What do the lines from the one containing "phylum: Chordata" through the end of the entries say? Quote them exactly, and only them.

Collected data
------------------------------

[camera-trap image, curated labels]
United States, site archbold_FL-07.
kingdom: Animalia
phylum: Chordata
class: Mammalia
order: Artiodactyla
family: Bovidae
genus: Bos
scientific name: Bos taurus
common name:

------------------------------

● **OUTPUT FOR THIS EXERCISE**:
phylum: Chordata
class: Mammalia
order: Artiodactyla
family: Bovidae
genus: Bos
scientific name: Bos taurus
common name:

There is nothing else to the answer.